The borrows happen in a different order for the operator with built-in types vs the method call. This demonstrates that the operator for built-in types behaves differently from desugaring to the method call.

1 Like

It's not particularly difficult, but it's pervasive, so might matter. Notably, in the MIR level, a function call terminates a basic block which a binary operator on a primitive does not.

So it's not just the function calls, but also whether return a + b + c is one basic block or four.
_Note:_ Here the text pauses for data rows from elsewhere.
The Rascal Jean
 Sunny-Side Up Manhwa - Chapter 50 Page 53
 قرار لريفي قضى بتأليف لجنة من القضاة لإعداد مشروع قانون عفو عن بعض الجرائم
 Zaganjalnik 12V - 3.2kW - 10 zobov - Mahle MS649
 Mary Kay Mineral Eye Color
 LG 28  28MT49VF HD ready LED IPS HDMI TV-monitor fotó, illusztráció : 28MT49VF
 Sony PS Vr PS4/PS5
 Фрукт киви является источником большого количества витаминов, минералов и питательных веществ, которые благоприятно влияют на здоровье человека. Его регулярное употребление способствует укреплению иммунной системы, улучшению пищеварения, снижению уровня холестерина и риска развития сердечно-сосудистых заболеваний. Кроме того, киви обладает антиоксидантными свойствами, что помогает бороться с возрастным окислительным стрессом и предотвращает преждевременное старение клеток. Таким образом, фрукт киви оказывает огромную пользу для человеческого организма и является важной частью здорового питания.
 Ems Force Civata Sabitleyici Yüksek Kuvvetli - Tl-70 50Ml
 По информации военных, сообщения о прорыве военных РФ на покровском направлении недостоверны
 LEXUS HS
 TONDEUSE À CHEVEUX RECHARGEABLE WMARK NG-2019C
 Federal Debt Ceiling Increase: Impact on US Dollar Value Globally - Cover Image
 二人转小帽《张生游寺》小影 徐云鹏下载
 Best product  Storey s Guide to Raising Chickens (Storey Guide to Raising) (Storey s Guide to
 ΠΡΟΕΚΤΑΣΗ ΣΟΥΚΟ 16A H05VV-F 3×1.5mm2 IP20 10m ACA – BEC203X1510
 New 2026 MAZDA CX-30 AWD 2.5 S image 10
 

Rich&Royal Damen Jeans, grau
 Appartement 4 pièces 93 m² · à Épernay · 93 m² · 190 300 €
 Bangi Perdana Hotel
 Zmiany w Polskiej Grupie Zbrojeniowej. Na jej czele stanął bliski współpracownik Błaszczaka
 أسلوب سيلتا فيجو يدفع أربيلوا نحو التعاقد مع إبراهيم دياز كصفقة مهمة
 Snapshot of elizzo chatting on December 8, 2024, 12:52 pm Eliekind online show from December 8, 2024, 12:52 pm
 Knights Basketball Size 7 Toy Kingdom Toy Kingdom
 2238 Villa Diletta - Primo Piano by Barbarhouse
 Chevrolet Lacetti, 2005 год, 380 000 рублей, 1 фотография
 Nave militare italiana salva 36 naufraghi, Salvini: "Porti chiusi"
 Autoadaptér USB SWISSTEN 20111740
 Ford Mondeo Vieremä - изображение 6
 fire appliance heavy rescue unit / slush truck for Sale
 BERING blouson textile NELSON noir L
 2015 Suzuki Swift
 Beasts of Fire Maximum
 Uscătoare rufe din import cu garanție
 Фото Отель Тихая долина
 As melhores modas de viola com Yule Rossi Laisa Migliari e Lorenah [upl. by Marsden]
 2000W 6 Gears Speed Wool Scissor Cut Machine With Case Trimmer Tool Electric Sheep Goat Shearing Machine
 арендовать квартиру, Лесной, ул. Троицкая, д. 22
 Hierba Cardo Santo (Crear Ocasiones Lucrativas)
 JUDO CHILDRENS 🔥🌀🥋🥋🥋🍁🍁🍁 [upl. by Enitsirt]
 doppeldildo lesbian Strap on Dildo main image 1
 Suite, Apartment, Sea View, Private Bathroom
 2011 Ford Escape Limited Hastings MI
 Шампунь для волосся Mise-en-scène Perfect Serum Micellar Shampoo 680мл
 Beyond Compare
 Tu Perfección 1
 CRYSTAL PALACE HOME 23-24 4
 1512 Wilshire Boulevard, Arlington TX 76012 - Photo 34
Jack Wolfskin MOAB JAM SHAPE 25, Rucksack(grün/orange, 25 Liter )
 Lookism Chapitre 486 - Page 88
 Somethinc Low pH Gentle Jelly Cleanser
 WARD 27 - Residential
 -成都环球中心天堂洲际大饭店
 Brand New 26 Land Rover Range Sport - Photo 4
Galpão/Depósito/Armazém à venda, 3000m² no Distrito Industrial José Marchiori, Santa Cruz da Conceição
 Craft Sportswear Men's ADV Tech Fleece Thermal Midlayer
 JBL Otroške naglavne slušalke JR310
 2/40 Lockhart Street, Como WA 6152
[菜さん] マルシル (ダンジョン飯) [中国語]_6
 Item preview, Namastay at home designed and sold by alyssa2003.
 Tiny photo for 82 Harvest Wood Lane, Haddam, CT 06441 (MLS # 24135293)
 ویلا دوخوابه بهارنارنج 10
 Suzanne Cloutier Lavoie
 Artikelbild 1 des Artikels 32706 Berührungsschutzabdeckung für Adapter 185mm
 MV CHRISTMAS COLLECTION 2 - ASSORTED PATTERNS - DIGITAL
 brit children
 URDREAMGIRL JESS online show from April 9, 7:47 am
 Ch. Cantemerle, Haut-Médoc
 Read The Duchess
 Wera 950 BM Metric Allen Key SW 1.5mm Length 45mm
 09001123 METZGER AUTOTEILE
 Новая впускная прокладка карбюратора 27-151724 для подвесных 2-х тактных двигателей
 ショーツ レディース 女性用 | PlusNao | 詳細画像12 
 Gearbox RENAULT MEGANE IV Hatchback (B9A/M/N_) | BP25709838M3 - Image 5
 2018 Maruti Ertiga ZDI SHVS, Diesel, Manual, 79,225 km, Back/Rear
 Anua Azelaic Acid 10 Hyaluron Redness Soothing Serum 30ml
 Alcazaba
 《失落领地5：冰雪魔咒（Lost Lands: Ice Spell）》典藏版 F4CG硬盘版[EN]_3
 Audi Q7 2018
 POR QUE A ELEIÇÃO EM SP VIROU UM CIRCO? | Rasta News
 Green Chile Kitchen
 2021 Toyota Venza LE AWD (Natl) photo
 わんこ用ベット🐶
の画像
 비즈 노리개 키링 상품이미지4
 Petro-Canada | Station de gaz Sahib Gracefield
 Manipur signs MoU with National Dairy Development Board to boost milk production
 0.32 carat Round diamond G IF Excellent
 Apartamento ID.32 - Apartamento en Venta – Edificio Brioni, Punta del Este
EDIT: Brainfart; ignore this

Also, Add::add takes references, so it's the difference between

c = a + b

and

bb1:
let temp1 = &a;
let temp2 = &b;
let temp3 = Add::add(temp1, temp2) goto bb2 cleanup bb3;

bb2:
c = temp3;

bb3:
resume;

And the references are much harder to remove, practically, than the inlining. (As always, indirection is harder than by-value.)

2 Likes

It doesn't, it takes operands by value.

Doh, you're of course correct there.

What I wrote is why it's important that < be a primitive, not why + should be.

This topic was automatically closed 90 days after the last reply. We invite you to open a new topic if you have further questions or comments.